Maybe the Cardinals were living on borrowed time.
Playing Above the City’s Head #
St. Louis is a city in decline, as I’ve written often. Both the city and the county are losing population. Household income in the region is falling faster than the national average. St. Louis is dead last among the 50 largest cities in new business formation. St. Louis is about to lose its second and last NFL franchise. And when people from outside the region hear “Saint Louis,” their minds' eyes see riots.
Back in the 1970s when I was taking the Red Bird Express to Busch Stadium, I also rode my bike around the city. My friends’ parents owned Orpheum Cleaners on South Grand. We’d ride our bikes there from the city’s western edge. On a typical weekday in June, Arsenal, Grand, Gravois, and Jamieson were smog-spitting traps of congestion. A couple weeks ago when I was ferrying my son Patrick through his last days before boot camp, those same streets looked deserted.
Even commerce centers like the Central West End and the tech incubation hub near SLU are a driver’s dream. There’s just not much traffic on the streets and less on the sidewalks.
St. Louis looks deserted.
Collusion #
If the baseball world is over its love affair with the Red Birds, the Cardinals are in trouble.
The New York Yankees, the Braves, the Dodgers, the Giants, and the Cubs have more or less unlimited wealth to buy players. The Cardinals, on the other hand, relied on the best farm system in sports to supply championship talent to the big team. Combined with brilliant marketing of “baseball heaven,” the combination of great fans, great farm, and great history allowed the Cardinals to produce excellence year after year for a generation and a half.
But that was a precarious formula for success.
What if the league’s best players decide St.
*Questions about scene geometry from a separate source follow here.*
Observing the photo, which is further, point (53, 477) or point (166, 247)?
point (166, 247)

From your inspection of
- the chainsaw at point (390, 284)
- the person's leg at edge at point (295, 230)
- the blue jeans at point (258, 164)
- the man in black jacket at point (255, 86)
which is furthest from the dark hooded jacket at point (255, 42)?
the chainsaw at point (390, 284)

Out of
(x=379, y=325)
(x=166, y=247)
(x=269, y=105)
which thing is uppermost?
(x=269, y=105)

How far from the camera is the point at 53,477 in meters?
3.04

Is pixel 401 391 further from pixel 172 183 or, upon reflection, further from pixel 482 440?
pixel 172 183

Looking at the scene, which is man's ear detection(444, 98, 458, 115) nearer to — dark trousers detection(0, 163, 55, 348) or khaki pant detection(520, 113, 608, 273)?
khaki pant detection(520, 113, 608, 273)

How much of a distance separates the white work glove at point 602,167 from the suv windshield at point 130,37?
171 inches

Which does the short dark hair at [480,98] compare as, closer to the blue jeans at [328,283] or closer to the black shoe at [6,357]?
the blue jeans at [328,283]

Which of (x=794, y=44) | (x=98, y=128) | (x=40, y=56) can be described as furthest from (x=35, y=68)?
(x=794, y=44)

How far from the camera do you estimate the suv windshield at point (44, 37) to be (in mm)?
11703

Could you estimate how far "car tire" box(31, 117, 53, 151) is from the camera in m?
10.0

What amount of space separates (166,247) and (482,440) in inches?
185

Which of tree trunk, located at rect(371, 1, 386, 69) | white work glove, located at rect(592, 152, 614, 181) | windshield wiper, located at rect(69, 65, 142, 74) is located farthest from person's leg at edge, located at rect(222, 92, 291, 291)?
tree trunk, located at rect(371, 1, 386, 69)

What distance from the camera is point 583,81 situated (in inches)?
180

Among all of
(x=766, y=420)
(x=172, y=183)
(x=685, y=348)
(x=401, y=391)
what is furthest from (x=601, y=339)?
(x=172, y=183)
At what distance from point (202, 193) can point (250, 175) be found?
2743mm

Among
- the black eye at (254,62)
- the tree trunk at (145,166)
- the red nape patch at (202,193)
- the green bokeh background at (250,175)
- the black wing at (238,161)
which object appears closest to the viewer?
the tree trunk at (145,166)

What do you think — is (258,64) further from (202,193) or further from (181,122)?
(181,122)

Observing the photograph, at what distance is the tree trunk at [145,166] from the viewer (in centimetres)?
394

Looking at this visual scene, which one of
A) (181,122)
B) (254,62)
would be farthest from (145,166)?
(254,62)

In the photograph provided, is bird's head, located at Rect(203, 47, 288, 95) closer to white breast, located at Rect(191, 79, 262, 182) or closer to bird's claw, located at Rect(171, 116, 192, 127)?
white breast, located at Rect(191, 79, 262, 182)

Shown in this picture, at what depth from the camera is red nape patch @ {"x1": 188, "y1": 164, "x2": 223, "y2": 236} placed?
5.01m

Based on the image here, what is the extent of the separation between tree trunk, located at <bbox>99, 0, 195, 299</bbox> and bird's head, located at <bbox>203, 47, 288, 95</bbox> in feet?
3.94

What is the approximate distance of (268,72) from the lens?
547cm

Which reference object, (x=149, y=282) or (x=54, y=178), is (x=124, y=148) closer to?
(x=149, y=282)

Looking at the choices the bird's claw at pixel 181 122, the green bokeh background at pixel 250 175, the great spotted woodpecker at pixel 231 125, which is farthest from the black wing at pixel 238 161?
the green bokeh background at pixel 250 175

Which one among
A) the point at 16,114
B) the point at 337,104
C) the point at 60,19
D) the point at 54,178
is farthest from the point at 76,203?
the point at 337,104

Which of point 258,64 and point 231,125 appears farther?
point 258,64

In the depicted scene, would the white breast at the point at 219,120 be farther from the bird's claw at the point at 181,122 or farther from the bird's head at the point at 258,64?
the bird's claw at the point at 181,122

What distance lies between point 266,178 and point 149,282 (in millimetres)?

Louis is not baseball heaven? What if the league’s other GMs and owners decide any deal with the Cardinals must deplete the team’s legendary farm system? What if baseball makes the Cardinals overpay for talent, not with money, but with the team’s future?
Building a first-rate farm system is expensive and slow. The Cardinals started first and have maintained the farm since Branch Rickey. If you’re not the Cardinals, you have two choices: build your own system or destroy the Cardinals’ system. (Well, if you’re in a super-rich market, you have the choice of buying talent with cash. But that’s a short list of cities.)
It sure looks to me like the general managers of baseball have colluded to starve the Red Birds. They got some help in that quest when John Lackey and Jason Heyward decided that heaven is a place at the corner of Addison and Clark. And though the Cardinals have a lot of money for a small-market club, their bank account relies on a proven strategy of farm-raised young talent supplemented with a few high-priced veterans.
Baseball general managers once relied on guts. Now they rely on statistics and strategy. The best strategy to break the Cardinals’ dominance in the National League is the strategy I just outlined: treat the Cardinals like they’re desperate because desperate teams overpay. Demand young talent. Drain the farm system. Level the playing field.
I have no idea if the GMs of MLB colluded to kill the Cards, but I wouldn’t be surprised.
Renewal #
If you’re a die-hard Cardinals fan, you better elect people who get the region growing again. The region, the city, and the team need new businesses and a growing population to survive.